Move-to-front, distance coding, and inversion frequencies revisited

TLDR: This paper analyzes Move-to-Front, Distance Coding and Inversion Frequencies from the point of view of how effective they are in the task of compressing low-entropy strings, that is, strings which have many regularities and are therefore highly compressible.

Abstract: Move-to-Front, Distance Coding and Inversion Frequencies are three somewhat related techniques used to process the output of the Burrows-Wheeler Transform. In this paper we analyze these techniques from the point of view of how effective they are in the task of compressing low-entropy strings, that is, strings which have many regularities and are therefore highly compressible. This is a non-trivial task since many compressors have non-constant overheads that become non-negligible when the input string is highly compressible. Because of the properties of the Burrows-Wheeler transform, being locally optimal ensures an algorithm compresses low-entropy strings effectively.
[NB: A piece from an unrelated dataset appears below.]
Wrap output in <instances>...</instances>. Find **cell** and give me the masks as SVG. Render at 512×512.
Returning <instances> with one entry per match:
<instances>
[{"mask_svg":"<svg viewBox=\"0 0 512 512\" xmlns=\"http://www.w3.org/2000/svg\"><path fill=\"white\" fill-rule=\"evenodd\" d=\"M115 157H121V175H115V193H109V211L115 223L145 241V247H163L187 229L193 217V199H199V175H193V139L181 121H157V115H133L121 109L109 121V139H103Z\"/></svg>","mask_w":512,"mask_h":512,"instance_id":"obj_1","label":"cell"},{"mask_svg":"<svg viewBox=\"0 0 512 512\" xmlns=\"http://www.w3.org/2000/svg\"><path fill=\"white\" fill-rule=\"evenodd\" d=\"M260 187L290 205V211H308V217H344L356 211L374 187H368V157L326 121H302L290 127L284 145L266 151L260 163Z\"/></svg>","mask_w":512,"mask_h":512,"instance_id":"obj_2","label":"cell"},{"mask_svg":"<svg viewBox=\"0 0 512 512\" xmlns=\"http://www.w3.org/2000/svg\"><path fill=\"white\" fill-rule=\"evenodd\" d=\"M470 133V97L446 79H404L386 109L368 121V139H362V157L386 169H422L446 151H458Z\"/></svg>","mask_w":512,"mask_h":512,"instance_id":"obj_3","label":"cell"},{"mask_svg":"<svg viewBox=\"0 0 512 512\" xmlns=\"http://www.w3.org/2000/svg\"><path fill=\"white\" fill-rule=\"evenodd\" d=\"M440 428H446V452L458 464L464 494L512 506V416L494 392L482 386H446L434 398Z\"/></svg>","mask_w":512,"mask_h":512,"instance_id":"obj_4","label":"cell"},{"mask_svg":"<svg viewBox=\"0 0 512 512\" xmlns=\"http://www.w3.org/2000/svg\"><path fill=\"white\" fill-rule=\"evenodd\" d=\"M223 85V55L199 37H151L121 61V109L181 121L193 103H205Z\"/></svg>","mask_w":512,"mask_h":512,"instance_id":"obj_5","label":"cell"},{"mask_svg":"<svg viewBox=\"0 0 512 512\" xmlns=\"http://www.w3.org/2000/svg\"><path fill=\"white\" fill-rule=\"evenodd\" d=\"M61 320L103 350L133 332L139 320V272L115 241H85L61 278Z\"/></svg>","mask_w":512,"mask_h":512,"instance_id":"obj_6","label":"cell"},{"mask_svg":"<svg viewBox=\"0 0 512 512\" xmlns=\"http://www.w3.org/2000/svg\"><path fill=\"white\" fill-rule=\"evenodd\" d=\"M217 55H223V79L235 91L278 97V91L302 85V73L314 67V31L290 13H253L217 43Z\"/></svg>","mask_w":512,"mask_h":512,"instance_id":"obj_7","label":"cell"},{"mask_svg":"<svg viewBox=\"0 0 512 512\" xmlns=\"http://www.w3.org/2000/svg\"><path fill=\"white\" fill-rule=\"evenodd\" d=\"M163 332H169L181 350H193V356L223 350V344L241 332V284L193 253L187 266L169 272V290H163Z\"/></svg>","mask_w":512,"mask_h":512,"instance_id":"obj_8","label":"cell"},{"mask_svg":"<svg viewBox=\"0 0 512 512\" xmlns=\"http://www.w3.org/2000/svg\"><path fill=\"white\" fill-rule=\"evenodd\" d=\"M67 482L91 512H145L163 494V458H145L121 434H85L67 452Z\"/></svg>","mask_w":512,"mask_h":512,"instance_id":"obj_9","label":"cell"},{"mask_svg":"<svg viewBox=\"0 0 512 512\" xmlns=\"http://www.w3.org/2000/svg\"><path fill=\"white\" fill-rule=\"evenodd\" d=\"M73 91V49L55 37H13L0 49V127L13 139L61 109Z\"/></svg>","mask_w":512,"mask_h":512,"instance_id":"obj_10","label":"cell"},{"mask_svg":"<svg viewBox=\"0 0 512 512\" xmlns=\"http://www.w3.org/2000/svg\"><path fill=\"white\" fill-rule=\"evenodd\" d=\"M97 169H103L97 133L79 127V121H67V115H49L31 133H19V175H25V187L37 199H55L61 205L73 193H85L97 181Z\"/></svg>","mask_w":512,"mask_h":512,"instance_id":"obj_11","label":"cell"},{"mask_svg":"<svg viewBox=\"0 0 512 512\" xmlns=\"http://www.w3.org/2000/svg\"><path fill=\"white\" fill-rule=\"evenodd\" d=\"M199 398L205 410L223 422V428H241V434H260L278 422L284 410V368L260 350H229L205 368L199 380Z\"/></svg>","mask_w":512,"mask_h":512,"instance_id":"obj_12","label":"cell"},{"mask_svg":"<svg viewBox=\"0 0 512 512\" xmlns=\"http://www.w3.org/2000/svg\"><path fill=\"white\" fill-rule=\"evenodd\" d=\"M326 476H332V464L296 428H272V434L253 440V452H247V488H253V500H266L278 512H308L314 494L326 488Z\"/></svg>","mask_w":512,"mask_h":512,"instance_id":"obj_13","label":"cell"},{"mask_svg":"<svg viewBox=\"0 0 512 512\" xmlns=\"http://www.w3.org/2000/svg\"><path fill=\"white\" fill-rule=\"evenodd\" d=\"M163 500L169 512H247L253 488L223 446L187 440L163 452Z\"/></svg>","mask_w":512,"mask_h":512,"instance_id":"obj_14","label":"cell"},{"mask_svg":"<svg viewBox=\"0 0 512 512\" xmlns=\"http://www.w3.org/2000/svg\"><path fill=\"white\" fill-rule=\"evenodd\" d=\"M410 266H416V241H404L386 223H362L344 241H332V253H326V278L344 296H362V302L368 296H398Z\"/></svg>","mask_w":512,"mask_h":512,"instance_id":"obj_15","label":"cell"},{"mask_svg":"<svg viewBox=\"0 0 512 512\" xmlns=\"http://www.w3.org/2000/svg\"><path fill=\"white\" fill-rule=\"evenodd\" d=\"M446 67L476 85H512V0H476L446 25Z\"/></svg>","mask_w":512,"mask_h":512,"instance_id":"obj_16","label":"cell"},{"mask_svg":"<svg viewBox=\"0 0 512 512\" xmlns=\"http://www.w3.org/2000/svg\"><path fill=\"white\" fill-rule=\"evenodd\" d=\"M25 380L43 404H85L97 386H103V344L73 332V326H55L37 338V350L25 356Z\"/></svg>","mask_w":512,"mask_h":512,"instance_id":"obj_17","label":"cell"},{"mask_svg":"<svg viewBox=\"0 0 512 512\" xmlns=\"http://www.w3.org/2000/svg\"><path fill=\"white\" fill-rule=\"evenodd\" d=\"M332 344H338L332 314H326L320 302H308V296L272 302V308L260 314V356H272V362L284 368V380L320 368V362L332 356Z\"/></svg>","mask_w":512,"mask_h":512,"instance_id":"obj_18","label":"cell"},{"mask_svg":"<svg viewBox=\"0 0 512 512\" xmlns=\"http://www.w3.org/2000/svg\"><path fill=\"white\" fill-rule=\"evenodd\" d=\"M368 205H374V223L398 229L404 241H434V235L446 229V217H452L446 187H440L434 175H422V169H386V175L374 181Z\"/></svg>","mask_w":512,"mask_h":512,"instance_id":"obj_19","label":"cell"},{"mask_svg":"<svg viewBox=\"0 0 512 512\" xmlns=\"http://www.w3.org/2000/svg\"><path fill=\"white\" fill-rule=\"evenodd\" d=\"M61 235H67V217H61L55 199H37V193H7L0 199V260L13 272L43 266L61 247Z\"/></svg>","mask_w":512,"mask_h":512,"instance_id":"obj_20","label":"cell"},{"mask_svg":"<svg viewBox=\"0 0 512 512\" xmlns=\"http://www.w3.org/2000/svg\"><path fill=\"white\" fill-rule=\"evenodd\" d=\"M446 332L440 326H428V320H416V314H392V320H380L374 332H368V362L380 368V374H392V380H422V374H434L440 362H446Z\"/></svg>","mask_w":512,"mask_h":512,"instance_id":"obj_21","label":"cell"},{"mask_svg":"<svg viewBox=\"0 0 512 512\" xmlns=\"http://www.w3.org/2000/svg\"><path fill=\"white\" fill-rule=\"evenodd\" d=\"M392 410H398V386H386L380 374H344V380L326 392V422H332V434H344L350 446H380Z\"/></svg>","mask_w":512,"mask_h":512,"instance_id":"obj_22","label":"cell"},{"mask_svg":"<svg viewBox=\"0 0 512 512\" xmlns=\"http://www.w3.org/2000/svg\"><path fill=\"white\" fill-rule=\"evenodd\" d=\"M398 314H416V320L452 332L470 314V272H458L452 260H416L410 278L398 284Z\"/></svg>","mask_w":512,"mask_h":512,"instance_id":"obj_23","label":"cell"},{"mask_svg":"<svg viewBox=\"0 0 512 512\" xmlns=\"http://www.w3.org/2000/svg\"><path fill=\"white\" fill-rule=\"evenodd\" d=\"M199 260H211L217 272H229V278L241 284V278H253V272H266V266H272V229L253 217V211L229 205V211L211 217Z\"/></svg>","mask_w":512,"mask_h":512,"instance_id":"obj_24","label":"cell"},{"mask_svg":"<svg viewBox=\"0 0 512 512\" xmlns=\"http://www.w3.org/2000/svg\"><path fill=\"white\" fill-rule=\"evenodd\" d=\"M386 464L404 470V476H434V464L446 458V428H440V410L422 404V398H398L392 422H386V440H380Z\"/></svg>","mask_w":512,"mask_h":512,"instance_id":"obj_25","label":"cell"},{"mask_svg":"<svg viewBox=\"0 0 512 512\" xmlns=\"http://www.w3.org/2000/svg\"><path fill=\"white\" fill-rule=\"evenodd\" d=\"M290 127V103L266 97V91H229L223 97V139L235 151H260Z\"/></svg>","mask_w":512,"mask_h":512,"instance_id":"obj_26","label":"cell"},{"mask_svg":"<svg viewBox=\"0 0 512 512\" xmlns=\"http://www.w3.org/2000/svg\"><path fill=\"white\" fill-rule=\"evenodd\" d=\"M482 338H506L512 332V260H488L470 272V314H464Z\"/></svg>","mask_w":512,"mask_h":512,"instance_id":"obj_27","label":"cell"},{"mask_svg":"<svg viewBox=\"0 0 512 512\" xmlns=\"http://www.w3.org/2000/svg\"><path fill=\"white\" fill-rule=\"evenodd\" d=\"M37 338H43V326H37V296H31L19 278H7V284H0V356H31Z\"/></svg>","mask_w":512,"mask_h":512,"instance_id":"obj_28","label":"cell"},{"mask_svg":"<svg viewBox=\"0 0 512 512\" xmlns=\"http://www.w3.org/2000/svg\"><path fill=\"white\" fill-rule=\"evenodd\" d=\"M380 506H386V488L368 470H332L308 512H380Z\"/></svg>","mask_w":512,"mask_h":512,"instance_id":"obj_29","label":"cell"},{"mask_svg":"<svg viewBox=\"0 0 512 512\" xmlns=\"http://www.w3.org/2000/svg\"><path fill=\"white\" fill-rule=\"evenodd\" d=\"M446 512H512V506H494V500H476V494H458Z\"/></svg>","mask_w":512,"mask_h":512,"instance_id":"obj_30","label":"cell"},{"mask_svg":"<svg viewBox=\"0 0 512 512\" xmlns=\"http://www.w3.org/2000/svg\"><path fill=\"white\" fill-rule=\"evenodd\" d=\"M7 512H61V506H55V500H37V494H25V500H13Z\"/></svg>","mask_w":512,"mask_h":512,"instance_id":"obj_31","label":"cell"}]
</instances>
Informally, local optimality implies that an algorithm is able to effectively compress an arbitrary partition of the input string. We show that in their original formulation neither Move-to-Front, nor Distance Coding, nor Inversion Frequencies is locally optimal. Then, we describe simple variants of the above algorithms which are locally optimal. To achieve local optimality with Move-to-Front it suffices to combine it with Run Length Encoding. To achieve local optimality with Distance Coding and Inversion Frequencies we use a novel "escape and re-enter" strategy. Since we build on previous results, our analyses are simple and shed new light on the inner workings of the three techniques considered in this paper.